#### [Given problem 1]
Print the forum thread about recovering a MySQL InnoDB database in full, with no changes.

## Begin Source

I tried to use the innodb_force_recovery flag starts with 1 up to 6, but nothing helps. My InnoDB is destroyed.  (https://dev.mysql.com/doc/refman/8.0/en/forcing-innodb-recovery.html)

Does anybody has any idea how I recover my database?
thanks
Steffen
no, I forgot to make a snapshot of my mysql jail before I upgraded.
yes, now I would do that before...


----------



## Datapanic (Sep 22, 2018)

> Does anybody has any idea how I recover my database?


Restore from your backups!


----------



## hoppel (Sep 22, 2018)

A database is a living system, it changes all the time. I forgot to make a snapshot of my db jail before I upgraded. I did not expect that this happened!

Thanks
Steffen


----------



## max21 (Sep 22, 2018)

The only thing left is to see if freebsd-update rollback do what it say it does.


----------



## ShelLuser (Sep 22, 2018)

hoppel said:


> I updated my FreeBSD 11.1 to 11.2 and it destroys my MySQL 8.0.11 InnoDB. I don't know how and I don't know why, but it does.


How exactly did you upgrade your system? Did you build it from source yourself or did you rely on freebsd-update? Also: the software you're using (such as MySQL): how was that installed? Using the Ports collection or do you rely on binary packages? (so: `# make install clean` or any other building environment v.s. `# pkg install ...`)?

Also: what file system do you use and how sure are you that your disks are still fully healthy?

## End Source

#### [Given problem 2]
In the rows, replace "located at" with "positioned at", starting with the line with "Of the available choices" and going on through the line with "which is closest to black". Give back only those lines, with everything else left unchanged.

## Begin Input for this task

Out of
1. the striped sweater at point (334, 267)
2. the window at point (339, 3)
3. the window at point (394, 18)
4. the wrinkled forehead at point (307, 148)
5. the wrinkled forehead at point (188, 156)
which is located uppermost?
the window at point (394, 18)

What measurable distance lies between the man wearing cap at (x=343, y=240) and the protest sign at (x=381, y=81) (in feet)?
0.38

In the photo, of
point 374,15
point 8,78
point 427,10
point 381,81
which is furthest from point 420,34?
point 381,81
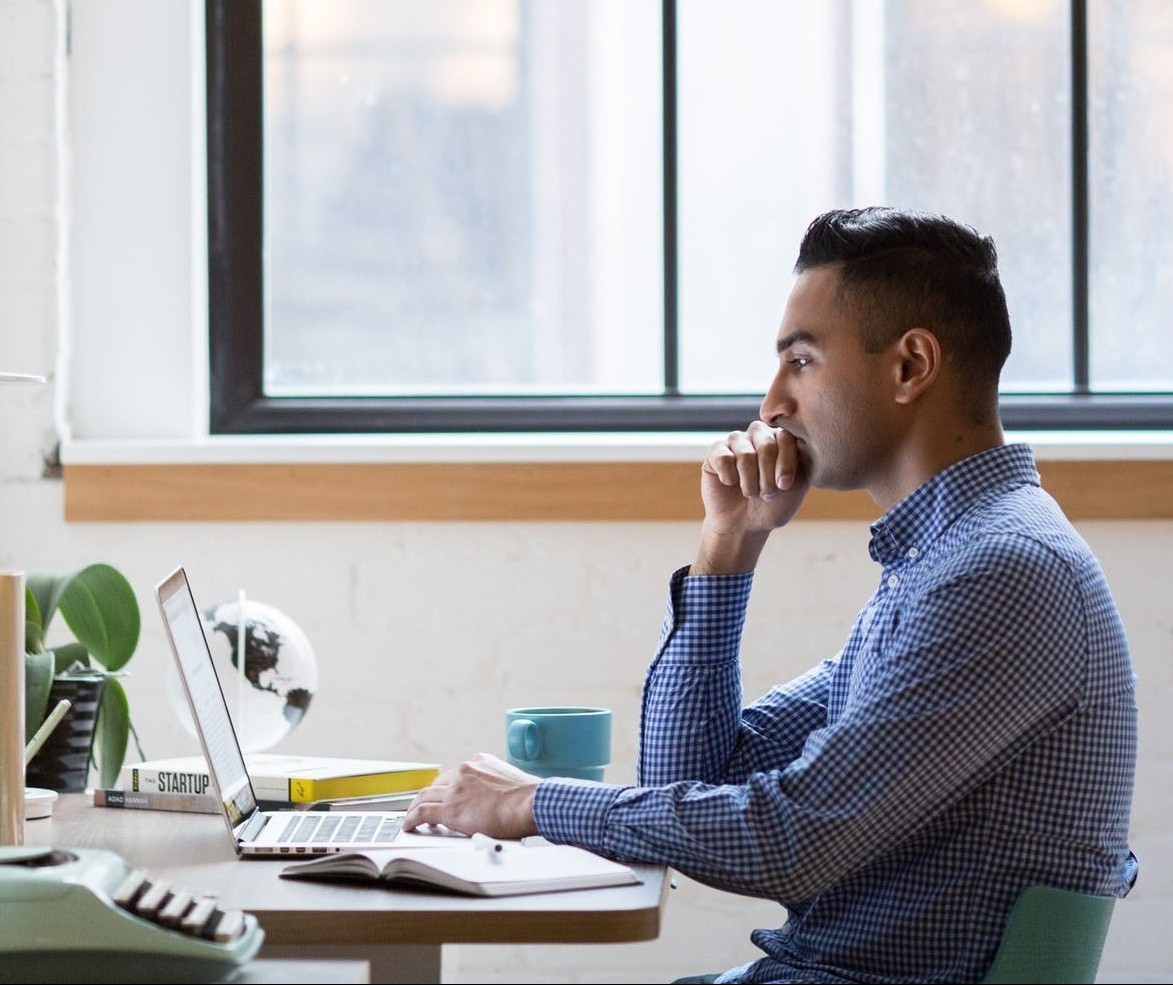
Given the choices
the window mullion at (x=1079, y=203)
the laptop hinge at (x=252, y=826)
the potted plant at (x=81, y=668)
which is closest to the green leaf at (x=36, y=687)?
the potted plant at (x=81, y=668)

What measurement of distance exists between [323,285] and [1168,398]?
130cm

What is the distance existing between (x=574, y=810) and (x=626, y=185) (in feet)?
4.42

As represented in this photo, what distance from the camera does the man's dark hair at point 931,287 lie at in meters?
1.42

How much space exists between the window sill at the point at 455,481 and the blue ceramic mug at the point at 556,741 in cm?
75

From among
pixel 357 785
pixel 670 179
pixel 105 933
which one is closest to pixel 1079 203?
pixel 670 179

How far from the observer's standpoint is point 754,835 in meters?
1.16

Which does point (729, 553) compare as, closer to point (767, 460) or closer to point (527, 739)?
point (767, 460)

## End Input for this task
## Begin Input for this task

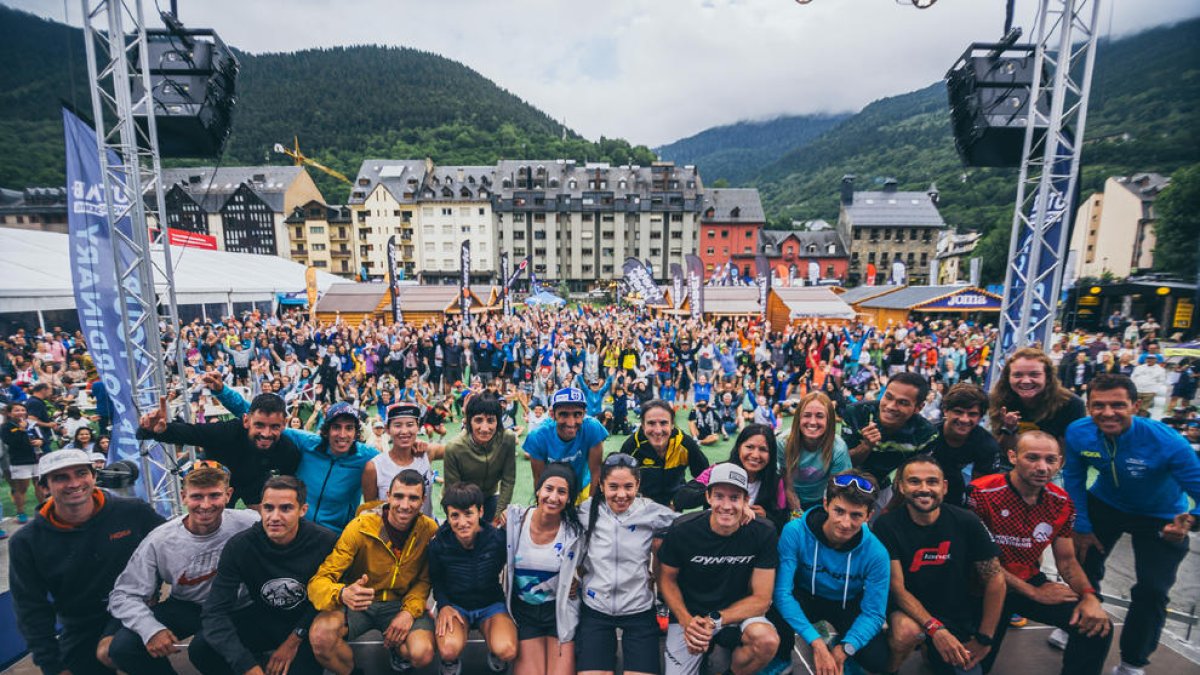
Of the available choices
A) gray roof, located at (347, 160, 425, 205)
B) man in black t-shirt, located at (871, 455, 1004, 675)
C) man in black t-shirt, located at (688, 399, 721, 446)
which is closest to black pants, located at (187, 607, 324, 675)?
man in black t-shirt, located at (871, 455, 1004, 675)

## End Input for this task
## Begin Input for this task

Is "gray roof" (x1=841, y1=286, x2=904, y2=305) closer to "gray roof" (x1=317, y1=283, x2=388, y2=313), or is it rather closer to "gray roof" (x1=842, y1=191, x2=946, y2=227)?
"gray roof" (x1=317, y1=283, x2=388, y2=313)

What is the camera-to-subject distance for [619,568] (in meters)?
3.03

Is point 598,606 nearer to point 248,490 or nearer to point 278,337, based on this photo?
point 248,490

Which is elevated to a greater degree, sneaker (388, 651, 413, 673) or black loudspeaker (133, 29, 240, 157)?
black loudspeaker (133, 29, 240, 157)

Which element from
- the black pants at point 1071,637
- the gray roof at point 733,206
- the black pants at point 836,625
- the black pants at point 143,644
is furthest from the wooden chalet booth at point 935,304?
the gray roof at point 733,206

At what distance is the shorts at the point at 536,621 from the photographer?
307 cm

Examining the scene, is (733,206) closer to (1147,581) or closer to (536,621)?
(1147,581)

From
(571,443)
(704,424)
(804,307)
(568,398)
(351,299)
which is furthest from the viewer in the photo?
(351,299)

## End Input for this task

#### [Finished answer 1]
I tried to use the innodb_force_recovery flag starts with 1 up to 6, but nothing helps. My InnoDB is destroyed.  (https://dev.mysql.com/doc/refman/8.0/en/forcing-innodb-recovery.html)

Does anybody has any idea how I recover my database?
thanks
Steffen
no, I forgot to make a snapshot of my mysql jail before I upgraded.
yes, now I would do that before...


----------



## Datapanic (Sep 22, 2018)

> Does anybody has any idea how I recover my database?


Restore from your backups!


----------



## hoppel (Sep 22, 2018)

A database is a living system, it changes all the time. I forgot to make a snapshot of my db jail before I upgraded. I did not expect that this happened!

Thanks
Steffen


----------



## max21 (Sep 22, 2018)

The only thing left is to see if freebsd-update rollback do what it say it does.


----------



## ShelLuser (Sep 22, 2018)

hoppel said:


> I updated my FreeBSD 11.1 to 11.2 and it destroys my MySQL 8.0.11 InnoDB. I don't know how and I don't know why, but it does.


How exactly did you upgrade your system? Did you build it from source yourself or did you rely on freebsd-update? Also: the software you're using (such as MySQL): how was that installed? Using the Ports collection or do you rely on binary packages? (so: `# make install clean` or any other building environment v.s. `# pkg install ...`)?

Also: what file system do you use and how sure are you that your disks are still fully healthy?

#### [Finished answer 2]
Of the available choices
A) gray roof, positioned at (347, 160, 425, 205)
B) man in black t-shirt, positioned at (871, 455, 1004, 675)
C) man in black t-shirt, positioned at (688, 399, 721, 446)
which is closest to black pants, positioned at (187, 607, 324, 675)?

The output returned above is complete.